● YOUR INSTRUCTIONS: In the civil liberties article, where did federal authorities arrest Padilla?

● SELECTED EXCERPT:
------------------------------

The University of Chicago’s Independent Student Newspaper since 1892

Chicago Maroon

Aaron Bros Sidebar

Law professor fights for civil liberties

Over the past several years Geoffrey R. Stone, a Distinguished Service Law Professor at the University, has challenged the Bush administration’s prolonged detainment of suspected terrorists, claiming that the suspension of their civil liberties violates their constitutional rights. Now, after months of remaining in legal limbo and solitary confinement, Stone’s clients may get their day in court.

This spring, at the behest of the Justice Department, the Supreme Court will hear joint arguments on the case of José Padilla and Yaser Esam Hamdi, both U.S. citizens held without formal charges under suspicion of holding links to al-Qaeda and the Taliban regime.

During the same period, the Supreme Court will also preside over two other cases involving 16 non-U.S. citizens detained in Guantanamo Bay, Cuba. In all three cases, which the Court is expected to decide on by June, the detainees are contesting their indefinite detention in a court usually reserved for civilians.

Stone, who co-authored an amicus brief for both the Hamdi and Guantanamo Bay cases and assisted in the Padilla case, said “the government has detained [Padilla] for two years, held him incommunicado, denied him access to an attorney or any judicial proceeding…is not within the constitutional authority of the U.S. government.”

On March 8, 2002, following intelligence reports that Padilla had ties to al Qaeda and was involved in a plan to detonate radioactive “dirty bombs” in the U.S., federal authorities arrested Padilla at O’Hare International Airport. Initially, Padilla was to be tried in a criminal court, but later Bush issued an executive order classifying Padilla as an “enemy combatant” placing him under military custody.

The classification suspended the constitutionally protected legal rights granted to U.S. citizens, such as having the right to seek representation and the right to trial.

Padilla has remained solitary confinement in a naval brig in South Carolina for over 18 months. Last December, however, the Second Circuit Federal Appeals Court, citing the Non-Detention Act of 1971, invalidated Bush’s order on the basis that he had not obtained Congressional authorization.

The lower court’s rulings on Padilla and the Supreme Court’s decision to hear all three cases breaks with the tradition of giving constitutional latitude to the executive office in what Stone calls “national emergency situations.”

“Courts are poorly equipped to second-guess the executive in war-like situations, but at some point indefinite detention without either counsel or an opportunity to present facts will be unacceptable to the judiciary,” said Dennis Hutchinson, a senior lecturer in the Law School.

A Supreme Court ruling in favor of the detainees could come as a harsh political blow to the Bush administration, which has underscored maintaining national security and fighting terrorism as its top priority.

While the Bush administration has held terrorist suspects under military custody without any formal charges, it argues that if detainees were able to seek representation, then it would disrupt the interrogation process, precluding them from gleaning potentially vital information about al Qaeda and the Taliban.

------------------------------

● PROVIDED RECORDS:
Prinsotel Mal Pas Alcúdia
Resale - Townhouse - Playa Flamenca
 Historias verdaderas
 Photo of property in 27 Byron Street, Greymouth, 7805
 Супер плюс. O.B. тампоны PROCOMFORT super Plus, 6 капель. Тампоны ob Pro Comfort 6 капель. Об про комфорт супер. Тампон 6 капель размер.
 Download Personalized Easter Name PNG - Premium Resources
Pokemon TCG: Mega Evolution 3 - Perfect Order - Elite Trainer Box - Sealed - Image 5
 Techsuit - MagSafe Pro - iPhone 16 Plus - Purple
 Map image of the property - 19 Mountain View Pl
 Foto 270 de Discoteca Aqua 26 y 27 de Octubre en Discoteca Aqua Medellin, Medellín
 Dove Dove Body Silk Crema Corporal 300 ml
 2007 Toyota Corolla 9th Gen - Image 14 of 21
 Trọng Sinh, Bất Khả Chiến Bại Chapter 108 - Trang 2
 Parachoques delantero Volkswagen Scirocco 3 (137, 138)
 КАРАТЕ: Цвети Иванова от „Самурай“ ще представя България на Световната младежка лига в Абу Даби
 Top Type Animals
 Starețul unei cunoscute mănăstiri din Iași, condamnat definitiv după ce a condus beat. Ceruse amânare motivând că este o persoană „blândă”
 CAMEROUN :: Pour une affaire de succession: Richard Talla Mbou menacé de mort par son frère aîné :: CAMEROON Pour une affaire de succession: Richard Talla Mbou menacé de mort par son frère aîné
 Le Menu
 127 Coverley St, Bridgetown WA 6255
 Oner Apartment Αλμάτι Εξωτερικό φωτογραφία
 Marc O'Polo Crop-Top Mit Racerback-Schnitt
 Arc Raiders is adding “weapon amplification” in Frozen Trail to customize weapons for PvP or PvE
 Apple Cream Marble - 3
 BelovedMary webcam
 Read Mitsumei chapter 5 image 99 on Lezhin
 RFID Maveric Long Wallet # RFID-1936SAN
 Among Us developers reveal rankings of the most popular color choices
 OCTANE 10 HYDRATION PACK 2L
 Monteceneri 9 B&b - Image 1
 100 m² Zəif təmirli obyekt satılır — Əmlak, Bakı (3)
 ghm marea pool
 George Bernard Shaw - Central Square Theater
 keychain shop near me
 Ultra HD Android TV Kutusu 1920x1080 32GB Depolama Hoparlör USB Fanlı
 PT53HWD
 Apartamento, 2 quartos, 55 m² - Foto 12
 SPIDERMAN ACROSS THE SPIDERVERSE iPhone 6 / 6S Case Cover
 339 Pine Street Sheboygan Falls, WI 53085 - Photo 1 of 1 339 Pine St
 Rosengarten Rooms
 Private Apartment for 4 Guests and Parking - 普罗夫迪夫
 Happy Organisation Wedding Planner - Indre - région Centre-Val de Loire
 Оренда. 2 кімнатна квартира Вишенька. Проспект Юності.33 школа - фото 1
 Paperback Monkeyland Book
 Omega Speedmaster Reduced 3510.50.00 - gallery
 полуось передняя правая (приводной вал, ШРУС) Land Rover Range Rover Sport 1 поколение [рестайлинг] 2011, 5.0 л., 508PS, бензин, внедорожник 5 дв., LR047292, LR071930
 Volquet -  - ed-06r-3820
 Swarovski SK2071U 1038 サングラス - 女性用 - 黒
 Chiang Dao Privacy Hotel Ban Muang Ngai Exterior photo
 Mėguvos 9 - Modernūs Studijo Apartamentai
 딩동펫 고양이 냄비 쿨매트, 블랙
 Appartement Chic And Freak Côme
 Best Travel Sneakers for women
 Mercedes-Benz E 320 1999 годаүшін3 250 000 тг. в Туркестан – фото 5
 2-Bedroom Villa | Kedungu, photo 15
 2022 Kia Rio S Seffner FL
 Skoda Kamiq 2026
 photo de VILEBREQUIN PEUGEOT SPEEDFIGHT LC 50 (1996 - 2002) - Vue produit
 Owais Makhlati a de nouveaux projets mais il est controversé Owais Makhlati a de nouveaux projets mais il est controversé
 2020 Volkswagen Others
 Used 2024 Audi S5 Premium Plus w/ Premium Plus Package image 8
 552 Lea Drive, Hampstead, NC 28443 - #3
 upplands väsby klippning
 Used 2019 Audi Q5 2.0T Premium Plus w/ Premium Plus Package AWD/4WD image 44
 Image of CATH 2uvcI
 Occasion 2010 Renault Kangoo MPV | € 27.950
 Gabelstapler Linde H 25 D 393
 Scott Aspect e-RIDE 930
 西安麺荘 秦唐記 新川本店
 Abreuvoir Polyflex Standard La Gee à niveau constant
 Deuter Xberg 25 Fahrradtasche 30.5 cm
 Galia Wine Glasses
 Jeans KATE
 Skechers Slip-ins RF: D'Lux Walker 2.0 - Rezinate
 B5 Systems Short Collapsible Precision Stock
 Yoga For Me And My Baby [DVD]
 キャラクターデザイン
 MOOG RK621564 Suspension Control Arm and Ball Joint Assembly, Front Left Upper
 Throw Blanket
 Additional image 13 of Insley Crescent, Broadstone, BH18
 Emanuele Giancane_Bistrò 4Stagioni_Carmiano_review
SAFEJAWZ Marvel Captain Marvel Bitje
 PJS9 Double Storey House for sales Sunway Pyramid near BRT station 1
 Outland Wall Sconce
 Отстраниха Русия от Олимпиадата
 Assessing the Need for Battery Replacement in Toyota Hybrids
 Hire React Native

------------------------------

● SOLUTION TO THE PROBLEM: At O'Hare International Airport.